**À faire:** Reprenez le billet sur le sondage consacré à la nudité féminine et poursuivez-le après sa dernière phrase.

━━ Extrait du texte

2 Juin 2010 , Rédigé par CC Publié dans #Nudité-Pudeur en Europe

Le sondage IFOP-TENA de l'an dernier sur la nudité féminine dont j'ai déjà parlé, ne laisse pas de m'interroger. On peut le lire in extenso sur Internet (ce qui est rare).

 

Adepte d'une sociologie plutôt "qualitative", je ne crois pas trop aux agrégats quantitatifs, mais ils peuvent s'avérer utiles malgré tout, quelles que soient les réserves qu'on peut éprouver à l'égard de certaines questions.

 

On eût aimé que ce genre de sondage existât à d'autres époques, et dans d'autres sociétés.

1couv_nudite.jpg

Je lis : la nudité pour les femmes c'est d'abord le naturel, puis la beauté, ensuite la liberté (mais beaucoup moins), le désir. Plus on est vieux plus la nudité c'est le naturel. Plus on est jeune plus c'est le désir (30 %). Beaucoup de nudité-désir chez les ouvrières aussi (34%), fort peu chez les professions intellectuelles et les retraitées...

 

Pour plus de la moitié des femmes la nudité partielle est déjà une nudité. Surtout chez les plus jeunes. Mais dans l'ensemble les chiffres sont assez homogènes d'une catégorie à l'autre.

━━━━
━━ Données à examiner

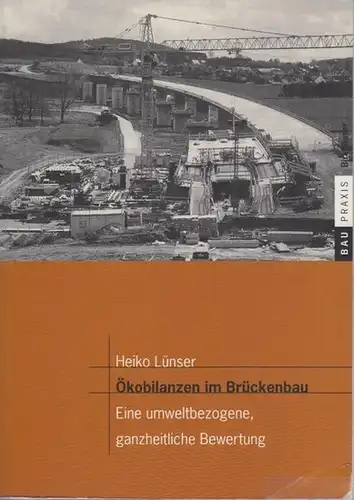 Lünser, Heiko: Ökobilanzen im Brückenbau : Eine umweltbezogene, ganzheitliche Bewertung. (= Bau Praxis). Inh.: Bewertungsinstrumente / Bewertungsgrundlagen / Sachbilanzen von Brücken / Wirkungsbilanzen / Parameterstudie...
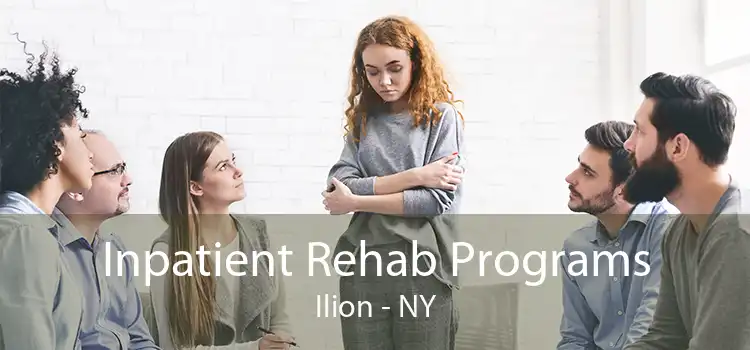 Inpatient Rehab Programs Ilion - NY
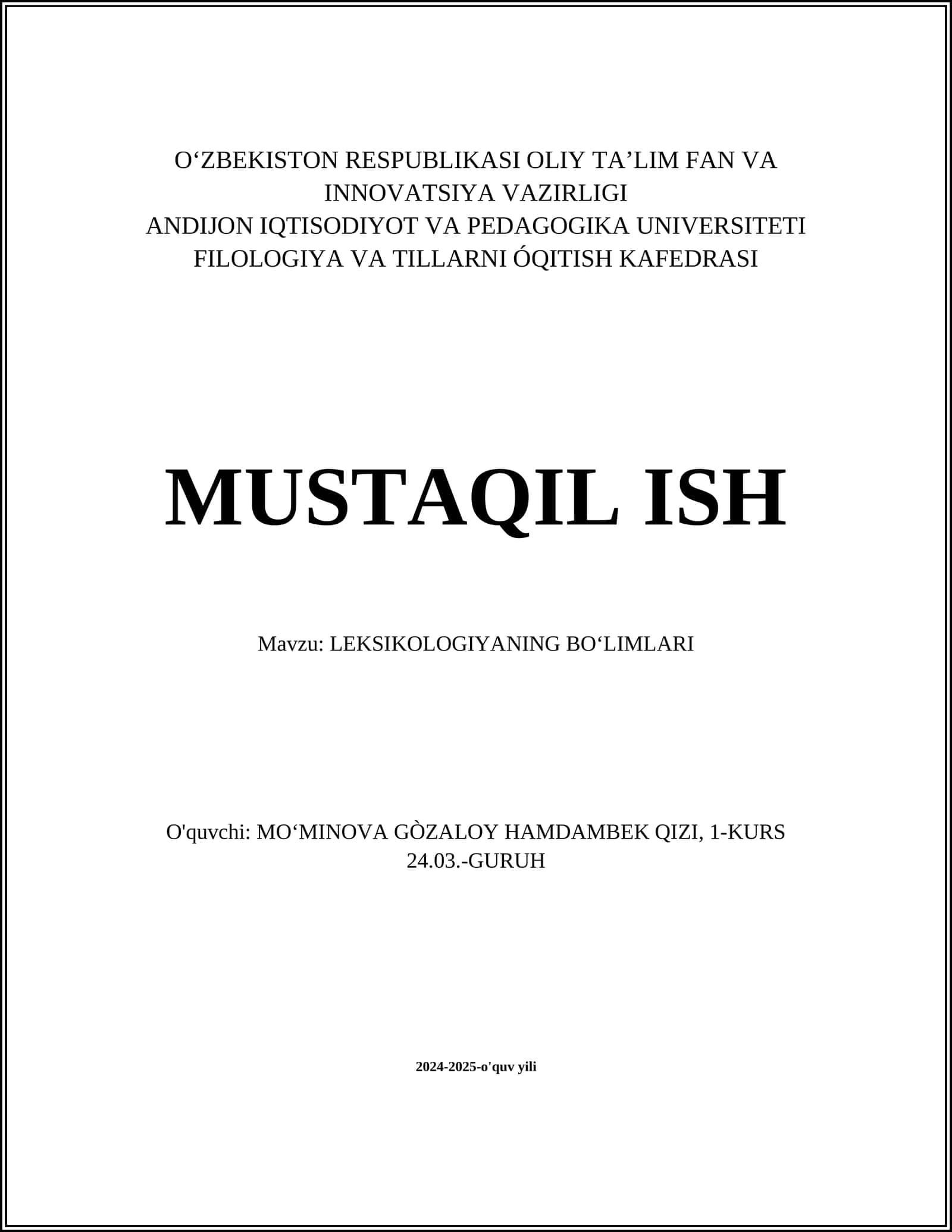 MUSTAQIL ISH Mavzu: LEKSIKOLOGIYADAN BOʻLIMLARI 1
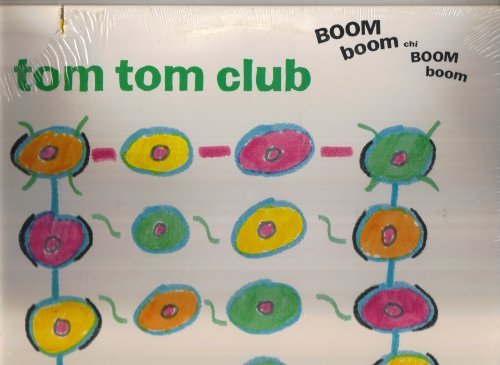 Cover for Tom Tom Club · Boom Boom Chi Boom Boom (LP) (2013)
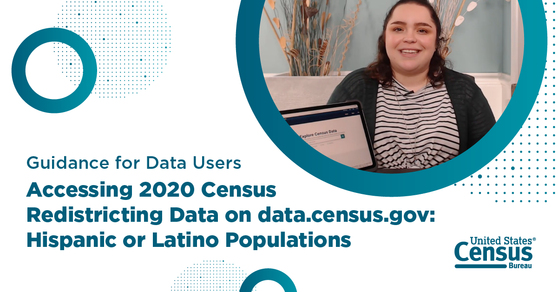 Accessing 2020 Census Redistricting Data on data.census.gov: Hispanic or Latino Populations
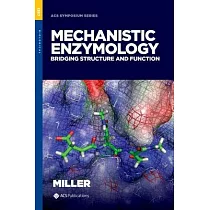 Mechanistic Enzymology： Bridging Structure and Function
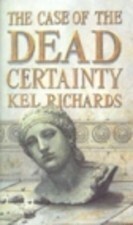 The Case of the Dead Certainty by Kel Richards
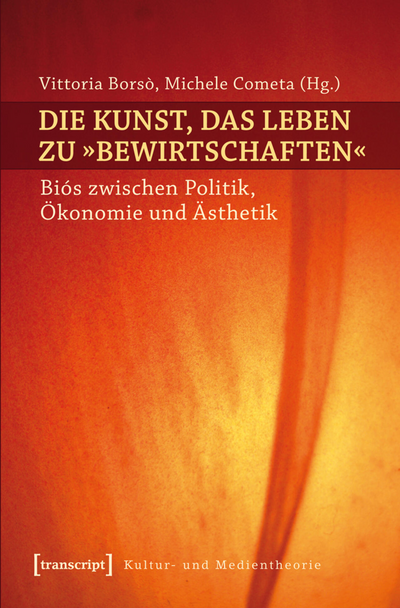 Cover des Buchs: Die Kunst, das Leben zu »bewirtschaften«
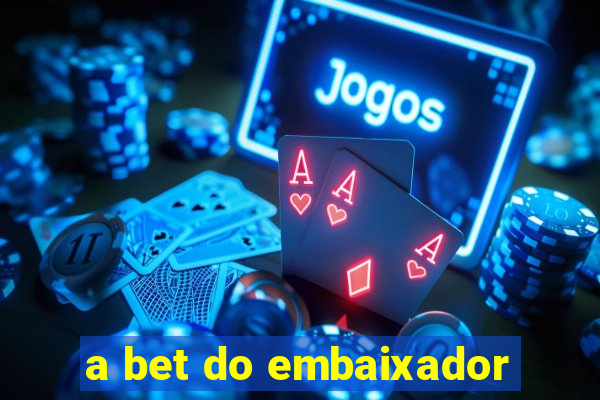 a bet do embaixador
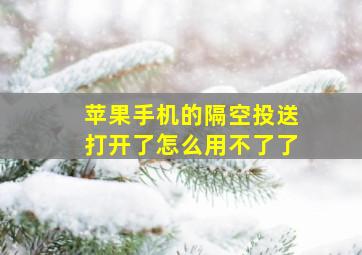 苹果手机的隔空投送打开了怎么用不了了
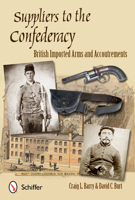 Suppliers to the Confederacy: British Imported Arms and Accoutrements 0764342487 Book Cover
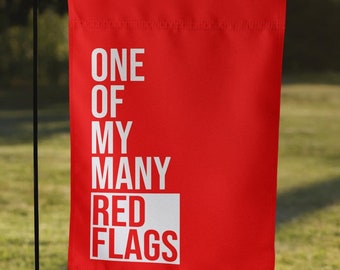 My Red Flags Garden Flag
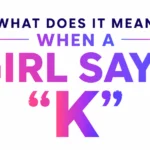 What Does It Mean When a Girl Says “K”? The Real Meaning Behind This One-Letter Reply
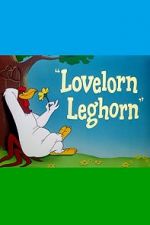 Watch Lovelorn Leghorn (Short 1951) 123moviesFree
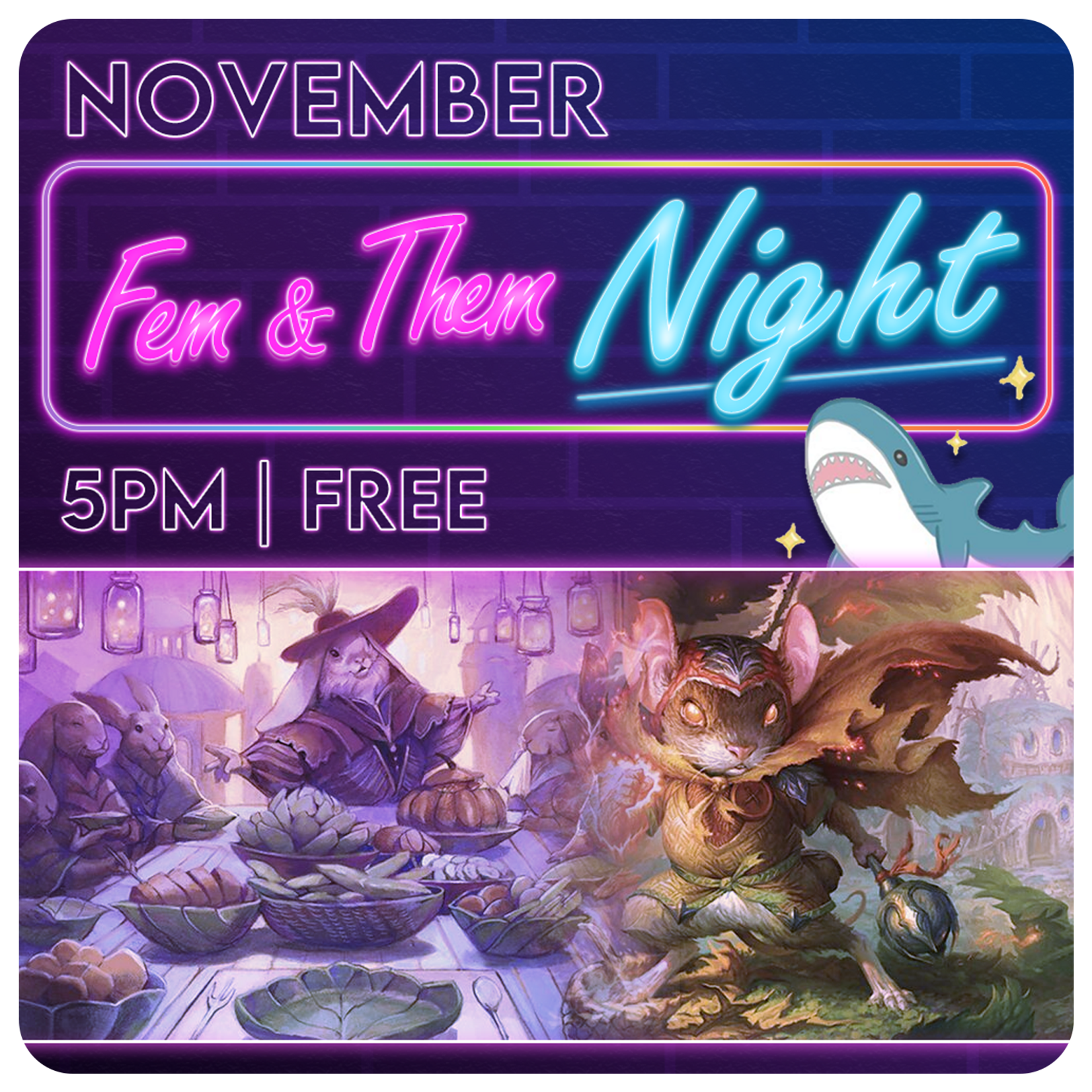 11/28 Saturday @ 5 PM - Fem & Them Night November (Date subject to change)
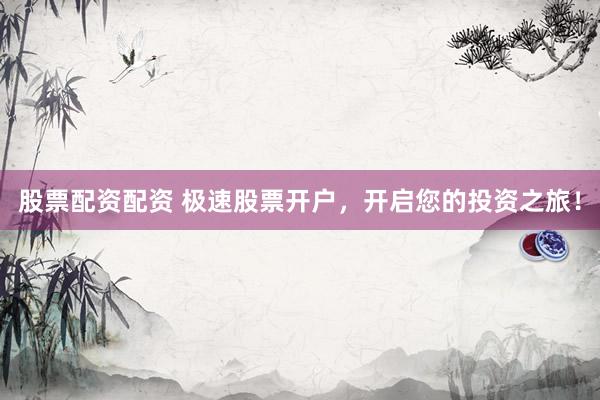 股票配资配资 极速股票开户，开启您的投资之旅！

━━━━

**Réponse attendue:**
Le maquillage est un vêtement pour 30 % des femmes (mais le chiffre tombe sous les 30 % chez les ouvrières et les employées... pourquoi ?). La nudité partielle dérange : les seins nus dans les jardins publics 57 % (et même 65 % des moins de 30 ans, et plus de 60 % en région parisienne, chez les femmes qui se trouvent laides, chez celles qui ont des fuites urinaires - intéressant que l'interviewer ait retenu ce paramètre), de même les femmes nues sur les plages naturistes dérangent 48 % des femmes (dont 66 % des 18-25 ans, une moitié des ouvrières et des employées, les pudiques, les plus libérales en revanche étant de loin les femmes du Sud-Ouest...). Sur cette dernière question les chiffres sont très homogènes, seuls 66 % des 18-25 ans se distinguent (celles-là même qui lient la nudité au désir). On peut s'étonner que la "territorialisation" de la nudité sur des plages répertoriées ne suffise pas à en neutraliser les effets. La nudité féminine dérange aussi la majorité des femmes de 18 à 24 ans dans les vestiaires de sport (contre 40 % de l'ensemble des interviewées, ce qui est tout de même beaucoup). La nudité publicitaire, elle, dérange le plus les deux extrêmes de la pyramide d'âge (les 18-25 et les plus de 60 ans) mais pas dans des proportions majoritaires. La gène n'est majoritaire que dans les professions libérales et chez les cadres supérieurs (et là encore Paris se distingue du reste de la France). Les seins nus sur les plages et l'allaitement sont les seuls (avec le nu pictural) à ne guère gêner le regard des femmes.

 

Une majorité relative de femmes veulent voir moins de nudité (masculine ou féminine), ou à la rigueur plus de nudité masculine pour équilibrer (sans différence significative selon les catégories). Les femmes plébiscitent la nudité de Laetitia Casta et d'Emmanuelle Béart là encore d'une façon assez homogène d'une catégorie à l'autre.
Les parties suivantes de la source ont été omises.